What the retention office is right about, however, is that life is tough out there. There is no safety net, no unit to fall back on. There’s no BAH, no BAS. No BS. Once you’re out, you’re pretty much on your own, so it’s important to set yourself up for success from the get-go.
When you were in basic training, some of you likely signed up for this thing called the “G.I. Bill,” which is a great way to get started maxing out those bennies. The rest of you were enrolled automatically. I’ll cover the G.I. Bill in-depth later, but first, let’s talk Tuition Assistance.
Listen, TA is as much a benefit as eating at the DFAC with none of the regret afterward. Tuition Assistance offers 100 percent of your tuition paid for while you’re on active duty. It varies slightly by branch but we’re talking about lab fees, special fees, computer fees, and up to $4,500 in tuition paid for to any accredited institution with semester hours that cost $250 or less. Fees add up, make sure you use the benefits you earned to pay for them.
And keep in mind this is not a loan. Once you finish school, you don’t have to ever look back. But you’d better work at it or be prepared for the consequences of failing a class. If that happens, Uncle Sam takes his money back in one lump sum. There are no payment plans, there are no do-overs and you can’t use TA for the same class twice. You also have to pay that money back if you leave the military before you graduate. But why would you want to leave the military without a free college degree or trade certification?
The correct answer is that you don’t.
Now you might also decide you want to go to grad school, business school, or decide to stop being a barracks lawyer and become an actual lawyer. Be sure to take those aptitude tests before you ETS. Free testing is just another educational benefit you can get for free while you’re still in. You just have to go to the education office after work instead of the Class Six.
Earning a diploma, even if it’s from Charleston Southern or Northern Illinois and not the Harvard your mama knows you deserve, will really cut into your time picking up the locals at TGI Fridays, but it’s worth the effort. Just make sure you’re not going to Bob’s Discount Degree School or anything offered on television. You can get any level of degree that you don’t already have.
If college isn’t your jam, you can use TA to learn skills like carpentry and ASE certified car repair. This is all before you ever touch your G.I. Bill benefits or take off the uniform for the last time.
Maybe you don’t have time to finish a degree using Tuition Assistance, but still want to get the most out of your education benefits — plus you’re a hotshot who can pass any test. In that case, you can go to your education office and take CLEP tests – College-Level Examination Program – for free. Pass the test with knowledge you already have and you’ll get college credit for the class. These tests are free while you’re in and are covered by your G.I. Bill when you’re out.
So take them while you’re in, genius.
Some of you could conceivably CLEP an entire degree program after going through military training. Depending on the school and the course of study you choose, you can take your Joint Services Transcript to a number of regionally-accredited school and see what they can do for you.
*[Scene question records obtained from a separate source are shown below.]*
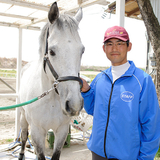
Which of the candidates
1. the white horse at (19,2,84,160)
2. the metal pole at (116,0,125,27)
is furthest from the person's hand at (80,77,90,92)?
the metal pole at (116,0,125,27)

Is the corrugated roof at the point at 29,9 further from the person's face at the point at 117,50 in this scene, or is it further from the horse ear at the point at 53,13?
the person's face at the point at 117,50

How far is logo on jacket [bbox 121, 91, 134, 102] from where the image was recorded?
49.1 inches

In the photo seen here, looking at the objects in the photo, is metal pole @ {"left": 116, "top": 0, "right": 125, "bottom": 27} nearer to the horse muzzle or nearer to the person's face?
the person's face

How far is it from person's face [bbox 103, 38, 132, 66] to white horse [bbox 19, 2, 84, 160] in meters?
0.27

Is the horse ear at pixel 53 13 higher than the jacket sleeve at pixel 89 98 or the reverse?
higher

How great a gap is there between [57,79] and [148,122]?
2.66ft

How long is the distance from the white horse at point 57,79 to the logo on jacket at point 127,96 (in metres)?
0.33

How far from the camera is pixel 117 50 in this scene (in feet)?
4.58

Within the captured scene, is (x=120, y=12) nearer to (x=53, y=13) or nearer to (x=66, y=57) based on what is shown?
(x=53, y=13)

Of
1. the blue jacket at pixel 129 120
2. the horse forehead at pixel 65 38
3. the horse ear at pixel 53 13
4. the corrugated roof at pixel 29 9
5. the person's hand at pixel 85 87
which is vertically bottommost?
the blue jacket at pixel 129 120

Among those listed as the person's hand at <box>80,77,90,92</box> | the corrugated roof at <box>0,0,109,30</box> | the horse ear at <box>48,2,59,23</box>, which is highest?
the corrugated roof at <box>0,0,109,30</box>

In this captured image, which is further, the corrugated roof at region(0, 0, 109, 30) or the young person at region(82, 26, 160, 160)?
the corrugated roof at region(0, 0, 109, 30)

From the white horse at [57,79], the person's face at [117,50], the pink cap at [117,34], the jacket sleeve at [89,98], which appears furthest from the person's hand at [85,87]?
the pink cap at [117,34]

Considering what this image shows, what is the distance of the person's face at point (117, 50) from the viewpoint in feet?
4.53
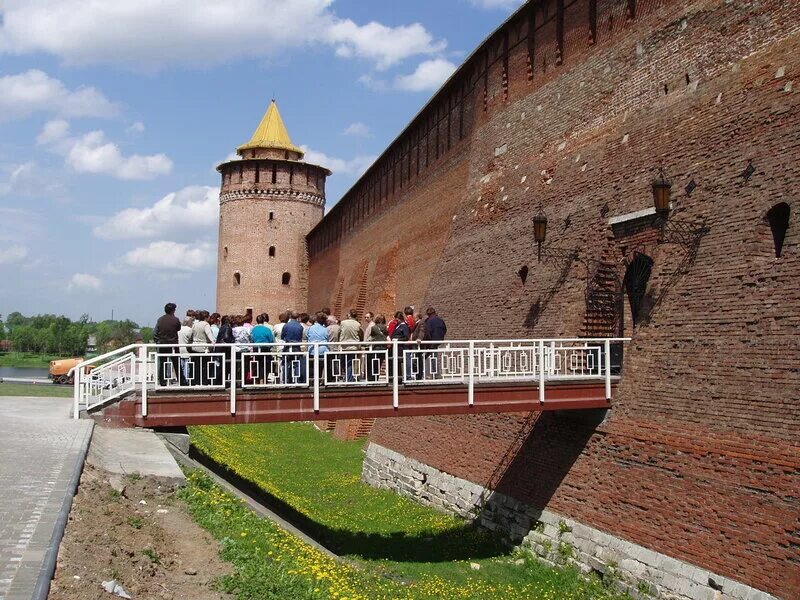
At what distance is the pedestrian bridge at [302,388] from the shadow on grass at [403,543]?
248 centimetres

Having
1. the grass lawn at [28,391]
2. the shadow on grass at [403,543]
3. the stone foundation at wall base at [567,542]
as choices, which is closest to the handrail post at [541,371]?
the stone foundation at wall base at [567,542]

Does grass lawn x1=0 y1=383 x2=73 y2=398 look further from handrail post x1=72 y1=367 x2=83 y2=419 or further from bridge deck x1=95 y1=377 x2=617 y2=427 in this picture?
bridge deck x1=95 y1=377 x2=617 y2=427

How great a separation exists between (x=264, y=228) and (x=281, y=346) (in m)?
26.7

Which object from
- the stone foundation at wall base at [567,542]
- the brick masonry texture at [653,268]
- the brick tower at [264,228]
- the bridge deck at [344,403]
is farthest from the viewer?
the brick tower at [264,228]

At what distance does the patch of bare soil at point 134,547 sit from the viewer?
5.01 meters

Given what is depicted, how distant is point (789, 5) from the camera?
9.18 m

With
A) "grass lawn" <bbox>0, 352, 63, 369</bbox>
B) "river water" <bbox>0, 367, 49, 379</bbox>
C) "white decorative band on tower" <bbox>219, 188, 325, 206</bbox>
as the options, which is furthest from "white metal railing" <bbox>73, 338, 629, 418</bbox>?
"grass lawn" <bbox>0, 352, 63, 369</bbox>

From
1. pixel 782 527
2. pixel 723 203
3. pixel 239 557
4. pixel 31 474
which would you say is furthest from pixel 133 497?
pixel 723 203

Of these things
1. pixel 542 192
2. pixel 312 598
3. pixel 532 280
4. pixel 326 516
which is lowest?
pixel 326 516

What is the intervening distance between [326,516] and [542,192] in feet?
20.6

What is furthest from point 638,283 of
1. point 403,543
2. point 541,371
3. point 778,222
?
point 403,543

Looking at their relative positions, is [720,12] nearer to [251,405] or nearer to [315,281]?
[251,405]

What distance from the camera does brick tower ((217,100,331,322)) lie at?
3681 cm

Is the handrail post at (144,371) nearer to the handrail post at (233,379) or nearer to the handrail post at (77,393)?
the handrail post at (77,393)
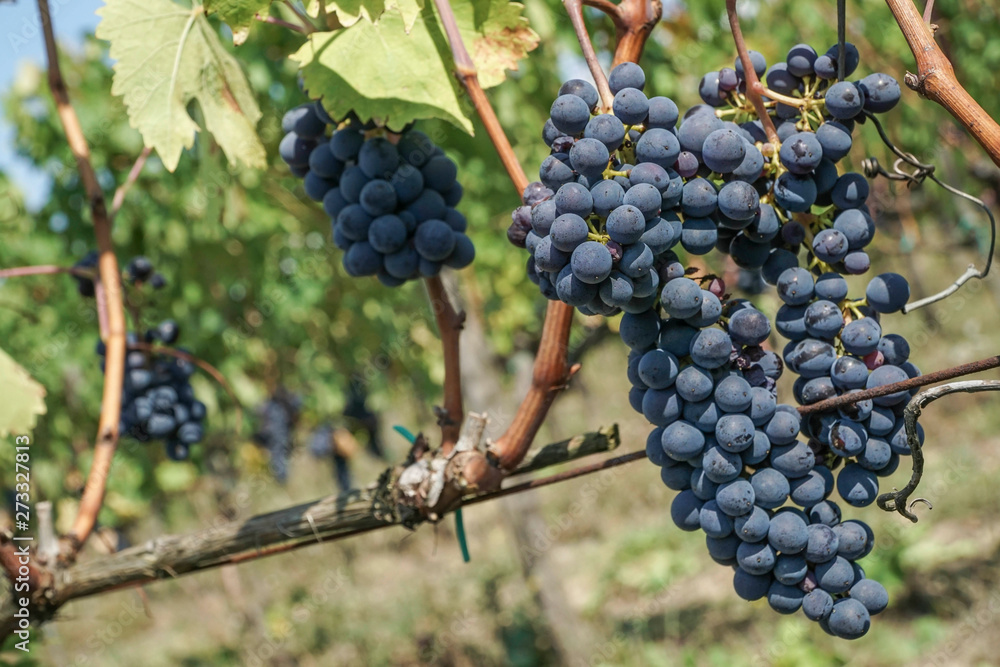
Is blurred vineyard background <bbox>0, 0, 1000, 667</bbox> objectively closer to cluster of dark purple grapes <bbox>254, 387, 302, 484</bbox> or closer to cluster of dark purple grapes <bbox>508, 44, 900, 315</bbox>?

Don’t just take the first good deal you get. Shop it around – someone might accept the whole thing.
That’s right. College credit just for basic training.
If your school of choice is more expensive than the limits set on Tuition Assistance, you need check to see if their admissions department accepted the right person and if it’s a legitimate academic institution. If a real school really did accept you and TA doesn’t cover it all, you can fill in the gap using the “Top-up” benefit of the G.I. Bill.
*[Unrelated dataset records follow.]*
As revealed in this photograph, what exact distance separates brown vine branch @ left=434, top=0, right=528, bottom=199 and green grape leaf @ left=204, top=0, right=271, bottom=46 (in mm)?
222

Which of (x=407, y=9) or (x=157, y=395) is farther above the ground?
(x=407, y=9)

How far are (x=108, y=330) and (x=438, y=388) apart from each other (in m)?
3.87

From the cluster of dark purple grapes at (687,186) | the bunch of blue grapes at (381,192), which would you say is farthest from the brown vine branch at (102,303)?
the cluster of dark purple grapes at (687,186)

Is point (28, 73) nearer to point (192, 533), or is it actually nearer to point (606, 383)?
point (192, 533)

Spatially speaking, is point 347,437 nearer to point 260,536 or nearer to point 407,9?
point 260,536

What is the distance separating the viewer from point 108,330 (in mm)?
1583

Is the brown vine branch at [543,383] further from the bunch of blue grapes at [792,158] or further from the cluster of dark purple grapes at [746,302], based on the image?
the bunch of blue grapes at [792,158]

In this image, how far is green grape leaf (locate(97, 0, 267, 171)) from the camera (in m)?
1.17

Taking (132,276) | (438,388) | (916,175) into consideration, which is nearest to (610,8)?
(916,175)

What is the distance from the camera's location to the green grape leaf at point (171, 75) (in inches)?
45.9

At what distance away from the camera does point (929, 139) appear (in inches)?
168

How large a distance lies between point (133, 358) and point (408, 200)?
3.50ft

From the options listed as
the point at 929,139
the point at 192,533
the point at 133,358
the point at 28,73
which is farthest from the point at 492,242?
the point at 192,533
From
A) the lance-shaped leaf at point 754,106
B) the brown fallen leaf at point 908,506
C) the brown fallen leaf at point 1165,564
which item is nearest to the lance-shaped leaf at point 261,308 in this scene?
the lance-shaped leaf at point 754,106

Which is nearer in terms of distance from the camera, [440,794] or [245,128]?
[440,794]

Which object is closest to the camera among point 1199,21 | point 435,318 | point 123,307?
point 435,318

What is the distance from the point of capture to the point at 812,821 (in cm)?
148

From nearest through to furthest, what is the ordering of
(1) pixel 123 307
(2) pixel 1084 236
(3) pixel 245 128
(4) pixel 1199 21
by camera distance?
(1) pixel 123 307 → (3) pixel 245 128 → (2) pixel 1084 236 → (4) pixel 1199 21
Now, the G.I. Bill might be the most important benefit of joining the military, so stop playing grabass on Instagram and read closely.
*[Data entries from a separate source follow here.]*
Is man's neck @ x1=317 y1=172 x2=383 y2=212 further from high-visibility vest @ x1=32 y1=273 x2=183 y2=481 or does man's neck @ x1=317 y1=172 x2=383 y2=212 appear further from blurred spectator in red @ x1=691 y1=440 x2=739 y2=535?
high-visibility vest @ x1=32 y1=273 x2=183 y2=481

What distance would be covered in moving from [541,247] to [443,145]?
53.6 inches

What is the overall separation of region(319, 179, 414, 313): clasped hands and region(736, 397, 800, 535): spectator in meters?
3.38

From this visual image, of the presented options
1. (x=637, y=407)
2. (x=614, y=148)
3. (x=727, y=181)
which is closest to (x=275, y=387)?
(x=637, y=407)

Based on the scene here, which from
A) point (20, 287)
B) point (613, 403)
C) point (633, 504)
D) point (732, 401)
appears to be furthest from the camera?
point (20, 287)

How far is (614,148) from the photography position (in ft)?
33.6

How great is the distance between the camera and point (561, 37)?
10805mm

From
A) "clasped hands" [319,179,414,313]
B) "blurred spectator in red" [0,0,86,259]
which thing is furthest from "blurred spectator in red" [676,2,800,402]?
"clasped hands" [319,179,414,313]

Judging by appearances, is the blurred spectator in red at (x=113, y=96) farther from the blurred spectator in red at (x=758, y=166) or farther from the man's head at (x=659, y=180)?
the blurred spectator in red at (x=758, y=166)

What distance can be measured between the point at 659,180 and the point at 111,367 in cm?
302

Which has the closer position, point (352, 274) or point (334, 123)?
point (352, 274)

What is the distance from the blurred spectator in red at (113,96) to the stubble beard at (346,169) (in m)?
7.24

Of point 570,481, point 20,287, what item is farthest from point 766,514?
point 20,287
There are a lot of programs the G.I. Bill will cover. The “Top-up” program I just mentioned is a great benefit, but should only be used if you aren’t going to school after leaving the military. Even then, you need to consider if you’re eligible to transfer your benefits to your spouse and/or kids. If you have 10 years time in service and for some reason can’t re-enlist, you should consider transferring those benefits while you spend the rest of what’s left of your time in service wisely.
If you are going to use this benefit after you leave the military, you need to know what to do with it. College isn’t for everyone and that’s okay. You can use it for other training classes like flight training, apprenticeship programs through private employers, licensing and certification testing, and some technical non-degree programs.